▶ [Prompt]: Could you pull out, word for word, the lines of the records starting at the one containing "When comparing the" and ending at the one containing "How far from the observer", with both of those lines included?

*** Material to process ***

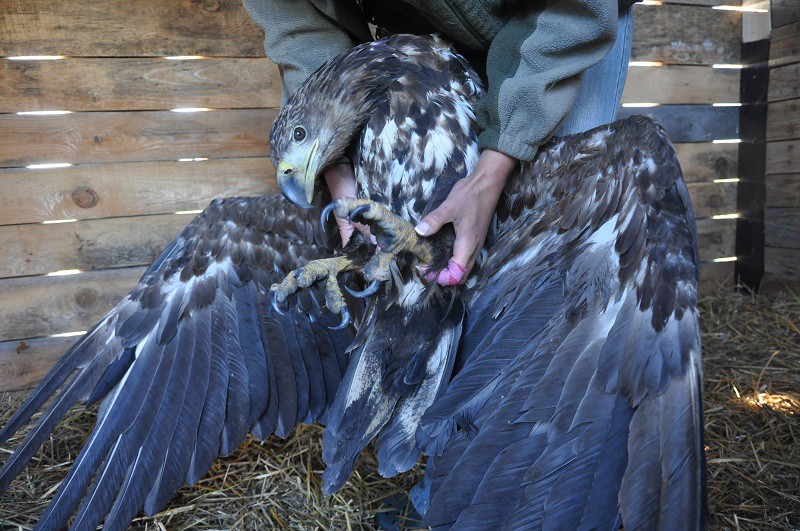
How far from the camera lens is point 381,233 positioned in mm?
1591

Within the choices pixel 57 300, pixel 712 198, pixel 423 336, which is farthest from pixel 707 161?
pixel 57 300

***
*** Material to process ***

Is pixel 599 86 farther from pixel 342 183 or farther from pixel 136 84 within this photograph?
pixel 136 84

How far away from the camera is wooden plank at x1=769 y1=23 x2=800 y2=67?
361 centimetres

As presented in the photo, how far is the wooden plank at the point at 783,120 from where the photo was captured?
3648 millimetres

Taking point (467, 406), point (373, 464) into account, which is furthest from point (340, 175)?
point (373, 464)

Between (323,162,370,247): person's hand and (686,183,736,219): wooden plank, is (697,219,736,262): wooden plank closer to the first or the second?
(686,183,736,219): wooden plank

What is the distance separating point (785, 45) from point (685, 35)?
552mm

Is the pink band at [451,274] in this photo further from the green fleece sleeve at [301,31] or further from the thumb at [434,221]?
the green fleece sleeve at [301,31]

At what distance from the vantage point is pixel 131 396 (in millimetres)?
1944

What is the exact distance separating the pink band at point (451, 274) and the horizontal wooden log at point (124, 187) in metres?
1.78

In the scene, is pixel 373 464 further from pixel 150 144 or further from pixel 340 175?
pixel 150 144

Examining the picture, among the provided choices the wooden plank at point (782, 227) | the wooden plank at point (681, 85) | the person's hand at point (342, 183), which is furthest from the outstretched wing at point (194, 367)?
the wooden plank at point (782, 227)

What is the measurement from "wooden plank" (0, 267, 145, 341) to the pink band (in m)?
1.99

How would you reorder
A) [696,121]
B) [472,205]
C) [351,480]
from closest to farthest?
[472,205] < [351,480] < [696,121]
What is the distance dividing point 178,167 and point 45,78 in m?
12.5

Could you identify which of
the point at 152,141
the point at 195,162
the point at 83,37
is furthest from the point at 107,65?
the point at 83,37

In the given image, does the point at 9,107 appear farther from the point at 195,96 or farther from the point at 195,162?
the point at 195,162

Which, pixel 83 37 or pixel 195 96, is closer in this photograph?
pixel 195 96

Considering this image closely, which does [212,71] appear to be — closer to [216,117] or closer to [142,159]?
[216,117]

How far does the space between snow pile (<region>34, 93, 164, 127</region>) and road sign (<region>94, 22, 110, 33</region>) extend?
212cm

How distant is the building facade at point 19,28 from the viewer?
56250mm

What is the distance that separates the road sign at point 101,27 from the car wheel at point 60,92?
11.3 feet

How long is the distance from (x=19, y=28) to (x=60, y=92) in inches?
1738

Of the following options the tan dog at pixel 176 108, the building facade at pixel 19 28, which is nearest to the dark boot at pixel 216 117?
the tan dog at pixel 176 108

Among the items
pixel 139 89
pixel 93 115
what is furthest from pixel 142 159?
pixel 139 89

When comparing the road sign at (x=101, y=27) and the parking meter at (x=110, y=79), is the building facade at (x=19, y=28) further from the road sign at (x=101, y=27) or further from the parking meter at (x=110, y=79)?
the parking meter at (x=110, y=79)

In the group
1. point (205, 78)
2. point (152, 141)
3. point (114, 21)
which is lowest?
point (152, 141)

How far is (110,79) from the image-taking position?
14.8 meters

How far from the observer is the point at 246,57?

***

▶ [Finished task]:
When comparing the road sign at (x=101, y=27) and the parking meter at (x=110, y=79), is the building facade at (x=19, y=28) further from the road sign at (x=101, y=27) or further from the parking meter at (x=110, y=79)?
the parking meter at (x=110, y=79)

In the group
1. point (205, 78)
2. point (152, 141)
3. point (114, 21)
which is lowest?
point (152, 141)

How far is (110,79) from the image-taking position?
14.8 meters

How far from the observer is the point at 246,57?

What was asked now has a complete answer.